Barack Obama
- Jenny Champion riding Barack Obama
- Species: Horse
- Breed: Anglo-Arabian
- Sex: Gelding
- Born: 1998 New Zealand
- Died: 14 September 2018 (aged 20) Tryon, North Carolina, US
- Cause of death: Animal euthanasia
- Occupation: Racehorse
- Years active: 2009–2018
- Owner: Mark Round

= Barack Obama (horse) =

Anglo-Arabian racehorse (1998–2018)

Barack Obama (1998 – 14 September 2018) was an Anglo-Arabian horse from New Zealand that competed in international endurance events beginning in 2009, the same year that Barack Obama became president of the United States.

== Racing career ==
In 2014, Jenny Champion began to ride the horse, and the team had fifteen starts and six wins. In 2018, Champion began to fundraise to be able to participate in the 2018 FEI World Equestrian Games, with a goal of NZD$80,000. She trained with Barack Obama constantly, making sure that he was well-groomed after each ride.

Together they represented New Zealand at the games in Tryon, North Carolina.
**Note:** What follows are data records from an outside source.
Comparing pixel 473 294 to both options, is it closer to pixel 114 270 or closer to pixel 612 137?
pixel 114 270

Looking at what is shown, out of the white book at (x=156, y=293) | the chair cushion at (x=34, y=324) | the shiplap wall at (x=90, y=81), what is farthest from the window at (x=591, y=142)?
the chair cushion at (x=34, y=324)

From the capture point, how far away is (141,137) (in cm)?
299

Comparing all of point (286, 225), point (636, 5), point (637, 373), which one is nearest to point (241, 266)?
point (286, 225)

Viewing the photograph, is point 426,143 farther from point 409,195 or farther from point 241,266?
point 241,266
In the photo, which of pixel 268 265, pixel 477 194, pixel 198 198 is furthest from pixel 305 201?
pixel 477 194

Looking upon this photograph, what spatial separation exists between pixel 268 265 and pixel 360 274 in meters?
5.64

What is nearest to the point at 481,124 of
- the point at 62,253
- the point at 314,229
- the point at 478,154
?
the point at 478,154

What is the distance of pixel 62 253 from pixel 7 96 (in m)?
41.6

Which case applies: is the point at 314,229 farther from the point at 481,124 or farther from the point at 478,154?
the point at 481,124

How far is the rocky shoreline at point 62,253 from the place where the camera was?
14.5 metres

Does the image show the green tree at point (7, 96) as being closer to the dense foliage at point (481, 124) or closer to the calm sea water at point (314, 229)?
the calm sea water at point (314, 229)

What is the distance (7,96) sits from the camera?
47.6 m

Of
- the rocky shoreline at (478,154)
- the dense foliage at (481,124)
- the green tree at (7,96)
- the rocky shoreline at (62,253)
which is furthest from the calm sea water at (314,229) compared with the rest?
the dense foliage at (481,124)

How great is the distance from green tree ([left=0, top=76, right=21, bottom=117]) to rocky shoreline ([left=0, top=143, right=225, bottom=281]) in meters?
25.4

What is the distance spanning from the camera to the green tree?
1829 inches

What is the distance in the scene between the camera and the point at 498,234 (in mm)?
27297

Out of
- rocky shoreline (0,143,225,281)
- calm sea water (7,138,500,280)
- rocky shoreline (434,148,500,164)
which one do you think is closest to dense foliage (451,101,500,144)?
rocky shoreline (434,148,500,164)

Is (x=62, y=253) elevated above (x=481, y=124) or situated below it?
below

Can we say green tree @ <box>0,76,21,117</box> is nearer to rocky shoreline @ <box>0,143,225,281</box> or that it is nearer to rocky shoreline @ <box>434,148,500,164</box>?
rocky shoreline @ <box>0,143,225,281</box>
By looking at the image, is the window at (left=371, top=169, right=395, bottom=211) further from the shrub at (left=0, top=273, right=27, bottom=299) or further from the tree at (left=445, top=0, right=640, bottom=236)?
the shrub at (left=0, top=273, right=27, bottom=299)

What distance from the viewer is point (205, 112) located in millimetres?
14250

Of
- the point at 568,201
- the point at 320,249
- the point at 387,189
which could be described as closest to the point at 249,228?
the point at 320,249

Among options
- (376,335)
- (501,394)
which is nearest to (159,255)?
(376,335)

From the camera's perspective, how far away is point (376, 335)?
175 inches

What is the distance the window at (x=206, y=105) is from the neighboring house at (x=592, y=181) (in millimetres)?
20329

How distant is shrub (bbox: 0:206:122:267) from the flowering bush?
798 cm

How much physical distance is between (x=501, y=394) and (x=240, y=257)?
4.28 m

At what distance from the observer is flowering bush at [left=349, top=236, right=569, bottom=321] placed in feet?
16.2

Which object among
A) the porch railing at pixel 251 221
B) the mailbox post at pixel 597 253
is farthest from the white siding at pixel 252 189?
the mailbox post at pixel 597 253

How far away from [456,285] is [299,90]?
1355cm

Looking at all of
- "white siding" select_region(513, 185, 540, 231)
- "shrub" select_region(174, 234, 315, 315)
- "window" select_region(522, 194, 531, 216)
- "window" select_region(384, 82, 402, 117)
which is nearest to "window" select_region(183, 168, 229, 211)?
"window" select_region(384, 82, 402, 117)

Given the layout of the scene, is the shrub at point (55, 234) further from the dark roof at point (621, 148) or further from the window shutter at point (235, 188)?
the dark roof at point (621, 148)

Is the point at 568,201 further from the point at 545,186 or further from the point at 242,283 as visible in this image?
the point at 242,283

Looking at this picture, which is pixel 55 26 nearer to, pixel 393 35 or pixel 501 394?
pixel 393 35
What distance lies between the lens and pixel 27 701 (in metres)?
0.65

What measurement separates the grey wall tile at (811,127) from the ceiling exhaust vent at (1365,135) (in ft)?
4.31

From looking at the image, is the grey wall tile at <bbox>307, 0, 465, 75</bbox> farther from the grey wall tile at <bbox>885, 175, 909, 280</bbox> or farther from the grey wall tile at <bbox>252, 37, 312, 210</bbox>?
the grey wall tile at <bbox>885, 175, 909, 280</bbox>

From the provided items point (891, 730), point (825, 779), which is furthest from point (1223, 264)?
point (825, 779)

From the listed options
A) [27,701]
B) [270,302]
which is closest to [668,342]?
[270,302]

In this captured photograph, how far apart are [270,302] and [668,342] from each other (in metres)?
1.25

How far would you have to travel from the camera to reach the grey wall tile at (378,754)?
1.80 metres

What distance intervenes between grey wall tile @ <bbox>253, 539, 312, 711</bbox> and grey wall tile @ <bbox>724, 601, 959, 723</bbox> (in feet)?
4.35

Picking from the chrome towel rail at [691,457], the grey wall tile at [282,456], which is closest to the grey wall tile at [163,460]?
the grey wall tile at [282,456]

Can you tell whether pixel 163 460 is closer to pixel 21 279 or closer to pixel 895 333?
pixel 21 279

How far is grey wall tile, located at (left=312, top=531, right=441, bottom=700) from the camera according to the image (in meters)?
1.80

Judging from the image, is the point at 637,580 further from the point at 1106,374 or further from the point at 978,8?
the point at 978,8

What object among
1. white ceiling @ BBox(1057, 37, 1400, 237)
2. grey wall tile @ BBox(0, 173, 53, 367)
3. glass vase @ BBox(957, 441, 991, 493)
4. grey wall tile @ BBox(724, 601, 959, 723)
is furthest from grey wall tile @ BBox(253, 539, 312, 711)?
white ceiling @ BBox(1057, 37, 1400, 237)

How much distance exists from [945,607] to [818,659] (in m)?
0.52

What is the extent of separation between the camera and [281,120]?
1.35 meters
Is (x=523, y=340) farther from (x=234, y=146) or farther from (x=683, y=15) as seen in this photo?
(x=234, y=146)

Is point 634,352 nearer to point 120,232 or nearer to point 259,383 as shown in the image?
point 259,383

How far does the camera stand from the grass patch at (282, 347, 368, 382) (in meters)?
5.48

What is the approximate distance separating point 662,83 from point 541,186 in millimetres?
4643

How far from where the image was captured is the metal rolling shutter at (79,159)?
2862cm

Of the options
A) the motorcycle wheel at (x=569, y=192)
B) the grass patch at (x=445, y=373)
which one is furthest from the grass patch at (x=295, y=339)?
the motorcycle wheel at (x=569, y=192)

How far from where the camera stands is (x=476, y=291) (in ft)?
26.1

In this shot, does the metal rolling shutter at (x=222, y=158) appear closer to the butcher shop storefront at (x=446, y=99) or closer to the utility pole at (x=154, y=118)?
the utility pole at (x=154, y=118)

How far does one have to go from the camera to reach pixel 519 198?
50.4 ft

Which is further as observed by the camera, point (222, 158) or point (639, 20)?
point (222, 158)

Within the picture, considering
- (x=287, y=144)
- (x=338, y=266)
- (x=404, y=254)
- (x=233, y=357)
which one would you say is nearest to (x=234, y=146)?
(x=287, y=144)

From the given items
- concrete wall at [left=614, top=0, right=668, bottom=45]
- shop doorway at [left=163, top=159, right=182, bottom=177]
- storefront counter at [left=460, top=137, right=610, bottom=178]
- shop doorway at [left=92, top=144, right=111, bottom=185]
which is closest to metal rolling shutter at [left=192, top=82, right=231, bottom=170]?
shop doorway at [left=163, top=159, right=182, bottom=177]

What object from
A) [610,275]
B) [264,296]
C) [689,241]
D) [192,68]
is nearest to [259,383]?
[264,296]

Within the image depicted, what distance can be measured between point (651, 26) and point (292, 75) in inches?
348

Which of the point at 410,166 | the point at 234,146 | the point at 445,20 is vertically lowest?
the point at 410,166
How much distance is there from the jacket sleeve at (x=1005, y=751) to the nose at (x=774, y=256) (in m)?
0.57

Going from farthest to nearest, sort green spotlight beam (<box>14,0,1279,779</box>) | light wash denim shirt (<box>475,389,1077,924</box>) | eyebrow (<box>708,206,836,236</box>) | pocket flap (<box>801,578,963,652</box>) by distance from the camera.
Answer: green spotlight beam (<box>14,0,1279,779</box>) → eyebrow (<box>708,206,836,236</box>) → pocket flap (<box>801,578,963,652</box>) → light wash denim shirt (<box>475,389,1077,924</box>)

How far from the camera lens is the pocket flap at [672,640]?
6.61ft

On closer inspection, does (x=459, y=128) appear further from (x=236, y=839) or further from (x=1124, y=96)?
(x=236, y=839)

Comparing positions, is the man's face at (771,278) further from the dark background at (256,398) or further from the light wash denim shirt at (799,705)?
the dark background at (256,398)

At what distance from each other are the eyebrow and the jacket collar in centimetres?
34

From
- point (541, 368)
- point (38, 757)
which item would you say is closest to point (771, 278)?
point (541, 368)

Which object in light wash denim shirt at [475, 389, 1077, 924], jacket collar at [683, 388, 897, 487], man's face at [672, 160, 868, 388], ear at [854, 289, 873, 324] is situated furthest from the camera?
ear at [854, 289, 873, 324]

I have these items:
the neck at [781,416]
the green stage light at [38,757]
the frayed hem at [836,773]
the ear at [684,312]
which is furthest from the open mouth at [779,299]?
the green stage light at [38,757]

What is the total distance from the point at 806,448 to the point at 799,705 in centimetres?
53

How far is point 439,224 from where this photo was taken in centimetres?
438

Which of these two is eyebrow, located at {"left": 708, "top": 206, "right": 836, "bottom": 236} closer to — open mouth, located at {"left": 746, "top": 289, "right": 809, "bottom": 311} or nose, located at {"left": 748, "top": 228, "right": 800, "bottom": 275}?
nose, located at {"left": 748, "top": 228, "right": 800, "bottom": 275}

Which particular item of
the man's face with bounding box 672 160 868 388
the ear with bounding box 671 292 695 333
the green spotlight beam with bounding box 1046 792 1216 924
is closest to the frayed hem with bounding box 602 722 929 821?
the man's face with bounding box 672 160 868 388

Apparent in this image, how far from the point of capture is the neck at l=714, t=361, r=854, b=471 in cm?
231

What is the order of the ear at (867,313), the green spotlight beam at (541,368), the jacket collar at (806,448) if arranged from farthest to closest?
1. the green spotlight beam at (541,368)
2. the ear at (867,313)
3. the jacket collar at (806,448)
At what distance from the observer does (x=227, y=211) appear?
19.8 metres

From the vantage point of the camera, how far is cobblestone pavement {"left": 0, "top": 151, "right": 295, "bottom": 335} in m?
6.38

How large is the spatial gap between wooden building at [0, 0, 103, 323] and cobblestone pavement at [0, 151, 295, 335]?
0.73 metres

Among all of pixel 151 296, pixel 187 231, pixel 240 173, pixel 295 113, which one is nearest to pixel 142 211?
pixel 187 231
The 120-kilometre race that Barack Obama participated in was abandoned due to poor weather conditions, and he was taken into the Tryon International Equestrian Center to be treated for kidney issues. Shortly thereafter, Mark Round, Barack Obama's owner, elected to euthanize the horse. Following the death of Barack Obama, samples were taken from his carcass.

== Death ==
According to Sarah Dalziell-Clout, the Equestrian Sport NZ High Performance Director, Barack Obama's death was unexpected. She said that the horse was in good health prior to the race, and that the team veterinarian, Nick Page, was confident in Barack Obama's readiness. FEI President Ingmar De Vos, as well as the FEI Veterinary Director and President of the Endurance Veterinary Commission, held a press conference stating that the race was abandoned over concerns for the health of the horses, with high heat and humidity causing a large number of the horses present to show signs of distress. Of the 95 starters in the race, 50 saw veterinary treatment, including Barack Obama. A veterinary report revealed that the horses treated were severely dehydrated from excessive sweating, and required fluid therapy.